GIVEN REQUEST
Please copy out every item below word for word, leaving the pictures out of your copy.

DATASET EXTRACT
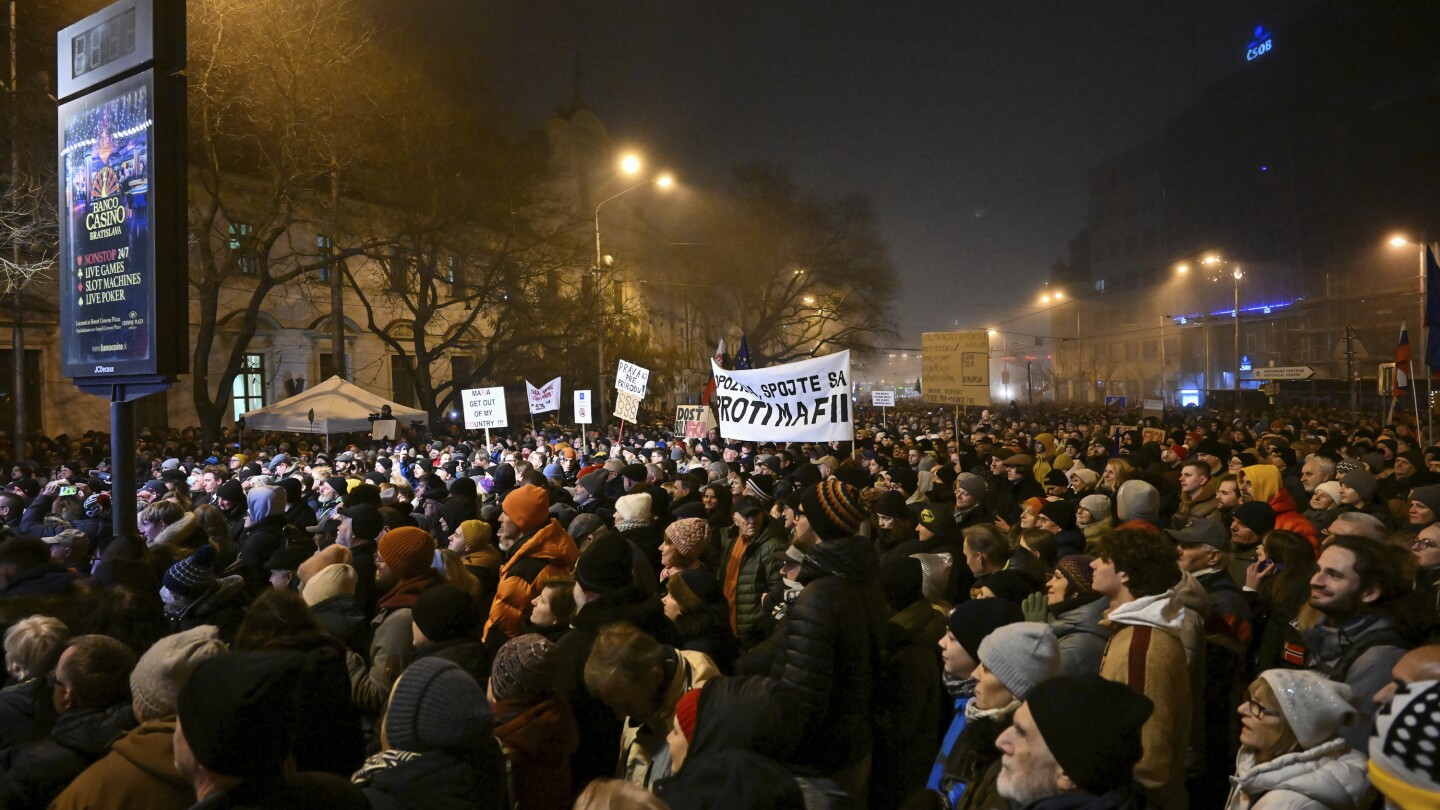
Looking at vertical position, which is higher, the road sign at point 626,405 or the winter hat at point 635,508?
the road sign at point 626,405

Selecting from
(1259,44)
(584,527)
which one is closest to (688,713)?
(584,527)

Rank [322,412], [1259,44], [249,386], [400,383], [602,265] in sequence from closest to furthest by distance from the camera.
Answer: [322,412] → [602,265] → [249,386] → [400,383] → [1259,44]

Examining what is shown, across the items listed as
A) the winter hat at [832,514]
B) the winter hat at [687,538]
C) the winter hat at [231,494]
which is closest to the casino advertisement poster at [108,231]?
the winter hat at [231,494]

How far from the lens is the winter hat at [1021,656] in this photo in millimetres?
3006

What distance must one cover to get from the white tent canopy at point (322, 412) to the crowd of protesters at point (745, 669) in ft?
48.5

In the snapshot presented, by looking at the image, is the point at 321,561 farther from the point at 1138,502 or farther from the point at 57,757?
the point at 1138,502

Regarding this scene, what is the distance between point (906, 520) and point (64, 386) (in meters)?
27.8

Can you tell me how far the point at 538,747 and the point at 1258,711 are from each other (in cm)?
225

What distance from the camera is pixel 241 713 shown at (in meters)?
2.17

ANSWER TO THIS PROBLEM
Looking at vertical position, which is higher, the road sign at point 626,405 or the winter hat at point 635,508?
the road sign at point 626,405

Selecting from
(1259,44)
(584,527)
which one is closest to (688,713)?
(584,527)

Rank [322,412], [1259,44], [249,386], [400,383], [602,265] in sequence from closest to furthest by distance from the camera.
Answer: [322,412] → [602,265] → [249,386] → [400,383] → [1259,44]

Examining what is shown, across the items listed as
A) the winter hat at [832,514]
B) the winter hat at [687,538]
C) the winter hat at [231,494]
which is closest to the casino advertisement poster at [108,231]?
the winter hat at [231,494]

How far from the lens is the winter hat at [1021,656] in this photo in millimetres?
3006

What distance must one cover to get from the white tent canopy at point (322, 412) to the crowd of protesters at point (745, 669) in ft?
48.5

In the snapshot presented, by looking at the image, is the point at 321,561 farther from the point at 1138,502 or farther from the point at 57,757?
the point at 1138,502

Regarding this scene, what is the distance between point (906, 520) and point (64, 386) (in meters)?
27.8

Can you tell me how far the point at 538,747 and the point at 1258,711 are from each other (in cm)?
225

What distance from the camera is pixel 241 713 shown at (in meters)?
2.17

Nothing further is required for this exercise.